Landscape architecture firm OLIN designed the pier as a series of ecological environments for visitors to discover. There’s a small forest, a coastal grassland, and, at the end, 800 feet out into the river, a human-made wetland. To create the latter spaces so far from the shore, the landscape team carefully chose 1,300 boulders from Upstate New York and placed them on a concrete platform that sits atop 36 steel piles. They planted the platform with cordgrass that will grow and collect sediment from the river, creating a marsh where the Hudson’s diverse estuary can be studied.

Union Bank Plaza – Los Angeles

Office buildings across the country have been hit hard by the pandemic, as remote work is now the norm. But for the historic Union Bank Plaza in Downtown LA, there’s at least one bright spot. The first phase of a renovation of this modernist landmark, which was the first LA skyscraper to be named a Historic-Cultural Monument by the city’s Cultural Heritage Commission, has been completed. 

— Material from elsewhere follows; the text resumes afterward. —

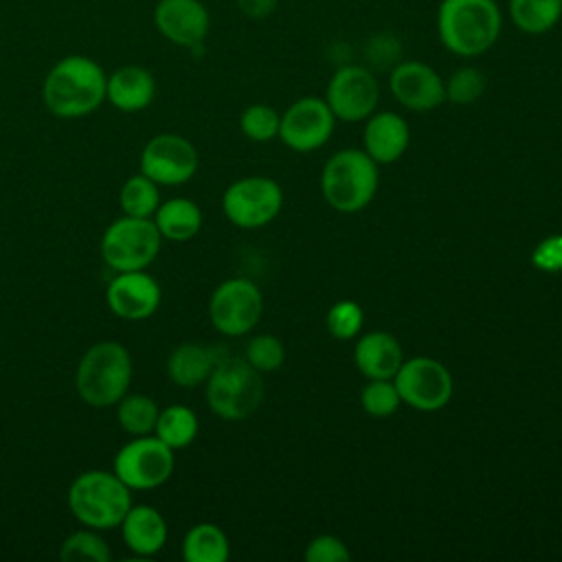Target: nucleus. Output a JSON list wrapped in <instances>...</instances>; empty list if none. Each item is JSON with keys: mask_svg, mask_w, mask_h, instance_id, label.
<instances>
[{"mask_svg": "<svg viewBox=\"0 0 562 562\" xmlns=\"http://www.w3.org/2000/svg\"><path fill=\"white\" fill-rule=\"evenodd\" d=\"M105 86L108 77L94 59L86 55H68L48 70L42 97L50 114L59 119H79L103 103Z\"/></svg>", "mask_w": 562, "mask_h": 562, "instance_id": "f257e3e1", "label": "nucleus"}, {"mask_svg": "<svg viewBox=\"0 0 562 562\" xmlns=\"http://www.w3.org/2000/svg\"><path fill=\"white\" fill-rule=\"evenodd\" d=\"M503 29L496 0H441L437 11V33L441 44L459 57L487 53Z\"/></svg>", "mask_w": 562, "mask_h": 562, "instance_id": "f03ea898", "label": "nucleus"}, {"mask_svg": "<svg viewBox=\"0 0 562 562\" xmlns=\"http://www.w3.org/2000/svg\"><path fill=\"white\" fill-rule=\"evenodd\" d=\"M378 162L364 149H340L323 167L321 193L340 213L362 211L378 191Z\"/></svg>", "mask_w": 562, "mask_h": 562, "instance_id": "7ed1b4c3", "label": "nucleus"}, {"mask_svg": "<svg viewBox=\"0 0 562 562\" xmlns=\"http://www.w3.org/2000/svg\"><path fill=\"white\" fill-rule=\"evenodd\" d=\"M68 505L75 518L90 529L119 527L132 507L130 487L105 470L79 474L68 490Z\"/></svg>", "mask_w": 562, "mask_h": 562, "instance_id": "20e7f679", "label": "nucleus"}, {"mask_svg": "<svg viewBox=\"0 0 562 562\" xmlns=\"http://www.w3.org/2000/svg\"><path fill=\"white\" fill-rule=\"evenodd\" d=\"M132 382V358L119 342L92 345L79 360L75 384L81 400L94 408L119 404Z\"/></svg>", "mask_w": 562, "mask_h": 562, "instance_id": "39448f33", "label": "nucleus"}, {"mask_svg": "<svg viewBox=\"0 0 562 562\" xmlns=\"http://www.w3.org/2000/svg\"><path fill=\"white\" fill-rule=\"evenodd\" d=\"M206 402L226 422L250 417L263 402L261 373L246 358L222 356L206 380Z\"/></svg>", "mask_w": 562, "mask_h": 562, "instance_id": "423d86ee", "label": "nucleus"}, {"mask_svg": "<svg viewBox=\"0 0 562 562\" xmlns=\"http://www.w3.org/2000/svg\"><path fill=\"white\" fill-rule=\"evenodd\" d=\"M160 231L149 217L125 215L112 222L101 239V257L116 272L145 270L160 250Z\"/></svg>", "mask_w": 562, "mask_h": 562, "instance_id": "0eeeda50", "label": "nucleus"}, {"mask_svg": "<svg viewBox=\"0 0 562 562\" xmlns=\"http://www.w3.org/2000/svg\"><path fill=\"white\" fill-rule=\"evenodd\" d=\"M393 384L400 393L402 404H408L422 413L441 411L454 391L452 375L448 367L428 356H415L404 360L397 373L393 375Z\"/></svg>", "mask_w": 562, "mask_h": 562, "instance_id": "6e6552de", "label": "nucleus"}, {"mask_svg": "<svg viewBox=\"0 0 562 562\" xmlns=\"http://www.w3.org/2000/svg\"><path fill=\"white\" fill-rule=\"evenodd\" d=\"M283 206L281 187L266 176L239 178L222 195V211L239 228H261L270 224Z\"/></svg>", "mask_w": 562, "mask_h": 562, "instance_id": "1a4fd4ad", "label": "nucleus"}, {"mask_svg": "<svg viewBox=\"0 0 562 562\" xmlns=\"http://www.w3.org/2000/svg\"><path fill=\"white\" fill-rule=\"evenodd\" d=\"M261 290L241 277L222 281L209 301V316L213 327L226 336L248 334L261 318Z\"/></svg>", "mask_w": 562, "mask_h": 562, "instance_id": "9d476101", "label": "nucleus"}, {"mask_svg": "<svg viewBox=\"0 0 562 562\" xmlns=\"http://www.w3.org/2000/svg\"><path fill=\"white\" fill-rule=\"evenodd\" d=\"M173 450L158 437L138 435L114 457V474L130 490H151L162 485L173 472Z\"/></svg>", "mask_w": 562, "mask_h": 562, "instance_id": "9b49d317", "label": "nucleus"}, {"mask_svg": "<svg viewBox=\"0 0 562 562\" xmlns=\"http://www.w3.org/2000/svg\"><path fill=\"white\" fill-rule=\"evenodd\" d=\"M325 101L336 119L358 123L369 119L380 101V88L373 72L358 64L340 66L325 90Z\"/></svg>", "mask_w": 562, "mask_h": 562, "instance_id": "f8f14e48", "label": "nucleus"}, {"mask_svg": "<svg viewBox=\"0 0 562 562\" xmlns=\"http://www.w3.org/2000/svg\"><path fill=\"white\" fill-rule=\"evenodd\" d=\"M336 125V116L327 101L321 97L296 99L283 114L279 123V138L285 147L294 151H314L323 147Z\"/></svg>", "mask_w": 562, "mask_h": 562, "instance_id": "ddd939ff", "label": "nucleus"}, {"mask_svg": "<svg viewBox=\"0 0 562 562\" xmlns=\"http://www.w3.org/2000/svg\"><path fill=\"white\" fill-rule=\"evenodd\" d=\"M198 171L195 147L178 134L154 136L140 154V173L156 184L176 187L189 182Z\"/></svg>", "mask_w": 562, "mask_h": 562, "instance_id": "4468645a", "label": "nucleus"}, {"mask_svg": "<svg viewBox=\"0 0 562 562\" xmlns=\"http://www.w3.org/2000/svg\"><path fill=\"white\" fill-rule=\"evenodd\" d=\"M391 94L413 112H428L446 101V81L424 61H397L389 77Z\"/></svg>", "mask_w": 562, "mask_h": 562, "instance_id": "2eb2a0df", "label": "nucleus"}, {"mask_svg": "<svg viewBox=\"0 0 562 562\" xmlns=\"http://www.w3.org/2000/svg\"><path fill=\"white\" fill-rule=\"evenodd\" d=\"M154 24L171 44L200 50L211 26V15L200 0H158Z\"/></svg>", "mask_w": 562, "mask_h": 562, "instance_id": "dca6fc26", "label": "nucleus"}, {"mask_svg": "<svg viewBox=\"0 0 562 562\" xmlns=\"http://www.w3.org/2000/svg\"><path fill=\"white\" fill-rule=\"evenodd\" d=\"M105 299L110 310L125 321L149 318L160 305V285L145 270L119 272L108 290Z\"/></svg>", "mask_w": 562, "mask_h": 562, "instance_id": "f3484780", "label": "nucleus"}, {"mask_svg": "<svg viewBox=\"0 0 562 562\" xmlns=\"http://www.w3.org/2000/svg\"><path fill=\"white\" fill-rule=\"evenodd\" d=\"M364 151L378 165H391L404 156L411 143L408 123L395 112H373L364 125Z\"/></svg>", "mask_w": 562, "mask_h": 562, "instance_id": "a211bd4d", "label": "nucleus"}, {"mask_svg": "<svg viewBox=\"0 0 562 562\" xmlns=\"http://www.w3.org/2000/svg\"><path fill=\"white\" fill-rule=\"evenodd\" d=\"M353 362L367 380H393L402 367V345L389 331L362 334L353 349Z\"/></svg>", "mask_w": 562, "mask_h": 562, "instance_id": "6ab92c4d", "label": "nucleus"}, {"mask_svg": "<svg viewBox=\"0 0 562 562\" xmlns=\"http://www.w3.org/2000/svg\"><path fill=\"white\" fill-rule=\"evenodd\" d=\"M156 94L154 75L143 66H121L108 77L105 97L121 112L145 110Z\"/></svg>", "mask_w": 562, "mask_h": 562, "instance_id": "aec40b11", "label": "nucleus"}, {"mask_svg": "<svg viewBox=\"0 0 562 562\" xmlns=\"http://www.w3.org/2000/svg\"><path fill=\"white\" fill-rule=\"evenodd\" d=\"M123 540L136 555H154L167 542V522L151 505H136L123 518Z\"/></svg>", "mask_w": 562, "mask_h": 562, "instance_id": "412c9836", "label": "nucleus"}, {"mask_svg": "<svg viewBox=\"0 0 562 562\" xmlns=\"http://www.w3.org/2000/svg\"><path fill=\"white\" fill-rule=\"evenodd\" d=\"M220 358L222 356L213 347L198 345V342H184L169 353L167 375L178 386L193 389L209 380V375Z\"/></svg>", "mask_w": 562, "mask_h": 562, "instance_id": "4be33fe9", "label": "nucleus"}, {"mask_svg": "<svg viewBox=\"0 0 562 562\" xmlns=\"http://www.w3.org/2000/svg\"><path fill=\"white\" fill-rule=\"evenodd\" d=\"M156 226L171 241H187L202 228V211L193 200L171 198L156 209Z\"/></svg>", "mask_w": 562, "mask_h": 562, "instance_id": "5701e85b", "label": "nucleus"}, {"mask_svg": "<svg viewBox=\"0 0 562 562\" xmlns=\"http://www.w3.org/2000/svg\"><path fill=\"white\" fill-rule=\"evenodd\" d=\"M228 555V538L213 522L193 525L182 540V558L187 562H226Z\"/></svg>", "mask_w": 562, "mask_h": 562, "instance_id": "b1692460", "label": "nucleus"}, {"mask_svg": "<svg viewBox=\"0 0 562 562\" xmlns=\"http://www.w3.org/2000/svg\"><path fill=\"white\" fill-rule=\"evenodd\" d=\"M507 9L514 26L529 35L551 31L562 18V0H509Z\"/></svg>", "mask_w": 562, "mask_h": 562, "instance_id": "393cba45", "label": "nucleus"}, {"mask_svg": "<svg viewBox=\"0 0 562 562\" xmlns=\"http://www.w3.org/2000/svg\"><path fill=\"white\" fill-rule=\"evenodd\" d=\"M198 417L189 406L182 404H171L167 408H162L158 413L156 419V437L167 443L171 450H180L187 448L189 443H193L195 435H198Z\"/></svg>", "mask_w": 562, "mask_h": 562, "instance_id": "a878e982", "label": "nucleus"}, {"mask_svg": "<svg viewBox=\"0 0 562 562\" xmlns=\"http://www.w3.org/2000/svg\"><path fill=\"white\" fill-rule=\"evenodd\" d=\"M119 202H121V209L125 211V215L151 217L160 204L158 184L154 180H149L145 173L132 176L123 182Z\"/></svg>", "mask_w": 562, "mask_h": 562, "instance_id": "bb28decb", "label": "nucleus"}, {"mask_svg": "<svg viewBox=\"0 0 562 562\" xmlns=\"http://www.w3.org/2000/svg\"><path fill=\"white\" fill-rule=\"evenodd\" d=\"M158 406L147 395H123L119 400V424L130 435H147L154 430L158 419Z\"/></svg>", "mask_w": 562, "mask_h": 562, "instance_id": "cd10ccee", "label": "nucleus"}, {"mask_svg": "<svg viewBox=\"0 0 562 562\" xmlns=\"http://www.w3.org/2000/svg\"><path fill=\"white\" fill-rule=\"evenodd\" d=\"M59 558L64 562H75V560H92V562H110L112 553L105 544V540L88 529L70 533L59 549Z\"/></svg>", "mask_w": 562, "mask_h": 562, "instance_id": "c85d7f7f", "label": "nucleus"}, {"mask_svg": "<svg viewBox=\"0 0 562 562\" xmlns=\"http://www.w3.org/2000/svg\"><path fill=\"white\" fill-rule=\"evenodd\" d=\"M279 112L266 103L248 105L239 116L241 134L255 143H268L274 136H279Z\"/></svg>", "mask_w": 562, "mask_h": 562, "instance_id": "c756f323", "label": "nucleus"}, {"mask_svg": "<svg viewBox=\"0 0 562 562\" xmlns=\"http://www.w3.org/2000/svg\"><path fill=\"white\" fill-rule=\"evenodd\" d=\"M400 404L402 400L393 380H369L360 393V406L371 417H389Z\"/></svg>", "mask_w": 562, "mask_h": 562, "instance_id": "7c9ffc66", "label": "nucleus"}, {"mask_svg": "<svg viewBox=\"0 0 562 562\" xmlns=\"http://www.w3.org/2000/svg\"><path fill=\"white\" fill-rule=\"evenodd\" d=\"M485 90V77L474 66L457 68L448 83H446V99L454 105H470L474 103Z\"/></svg>", "mask_w": 562, "mask_h": 562, "instance_id": "2f4dec72", "label": "nucleus"}, {"mask_svg": "<svg viewBox=\"0 0 562 562\" xmlns=\"http://www.w3.org/2000/svg\"><path fill=\"white\" fill-rule=\"evenodd\" d=\"M246 360L259 371V373H272L279 371L285 362V347L283 342L272 334L255 336L246 345Z\"/></svg>", "mask_w": 562, "mask_h": 562, "instance_id": "473e14b6", "label": "nucleus"}, {"mask_svg": "<svg viewBox=\"0 0 562 562\" xmlns=\"http://www.w3.org/2000/svg\"><path fill=\"white\" fill-rule=\"evenodd\" d=\"M364 323V312L356 301H338L327 310L325 325L329 334L338 340H349L356 338L358 331L362 329Z\"/></svg>", "mask_w": 562, "mask_h": 562, "instance_id": "72a5a7b5", "label": "nucleus"}, {"mask_svg": "<svg viewBox=\"0 0 562 562\" xmlns=\"http://www.w3.org/2000/svg\"><path fill=\"white\" fill-rule=\"evenodd\" d=\"M303 558L307 562H349L351 551L338 536L323 533V536H316L314 540H310Z\"/></svg>", "mask_w": 562, "mask_h": 562, "instance_id": "f704fd0d", "label": "nucleus"}, {"mask_svg": "<svg viewBox=\"0 0 562 562\" xmlns=\"http://www.w3.org/2000/svg\"><path fill=\"white\" fill-rule=\"evenodd\" d=\"M533 268L542 272H562V235H549L531 252Z\"/></svg>", "mask_w": 562, "mask_h": 562, "instance_id": "c9c22d12", "label": "nucleus"}, {"mask_svg": "<svg viewBox=\"0 0 562 562\" xmlns=\"http://www.w3.org/2000/svg\"><path fill=\"white\" fill-rule=\"evenodd\" d=\"M367 59L371 66L386 68L400 59V42L389 35H378L367 44Z\"/></svg>", "mask_w": 562, "mask_h": 562, "instance_id": "e433bc0d", "label": "nucleus"}, {"mask_svg": "<svg viewBox=\"0 0 562 562\" xmlns=\"http://www.w3.org/2000/svg\"><path fill=\"white\" fill-rule=\"evenodd\" d=\"M277 2L279 0H237V7L244 15L259 20V18L270 15L277 9Z\"/></svg>", "mask_w": 562, "mask_h": 562, "instance_id": "4c0bfd02", "label": "nucleus"}]
</instances>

The restoration included upgrading the three-acre public plaza designed in 1968 by renowned landscape architect Garrett Eckbo. The plaza sits two stories above the street, atop a parking garage, and the historically minded renovation added new plantings, fire pits, seating, and outdoor workspaces.

Pier 2 Uplands in Brooklyn Bridge Park – Brooklyn, New York

The Brooklyn waterfront gained an additional three acres of parkland this summer when Brooklyn Bridge Park officially opened the Pier 2 Uplands. The new slice of the 1.3-mile park includes more than 300 trees, a 6,300-square-foot lawn, and a water play area featuring remnants of an old pier that were removed during construction of Pier 3. 

A 15,000-gallon water-retention tank hidden under the lawn collects runoff from the play area that’s used to irrigate the new landscape. Granite from the Brooklyn Bridge is repurposed throughout as seating, and the new section also expands the berm that blocks traffic noise from the nearby highway. With the opening of the Pier 2 Uplands, Brooklyn Bridge Park is now 95 percent complete.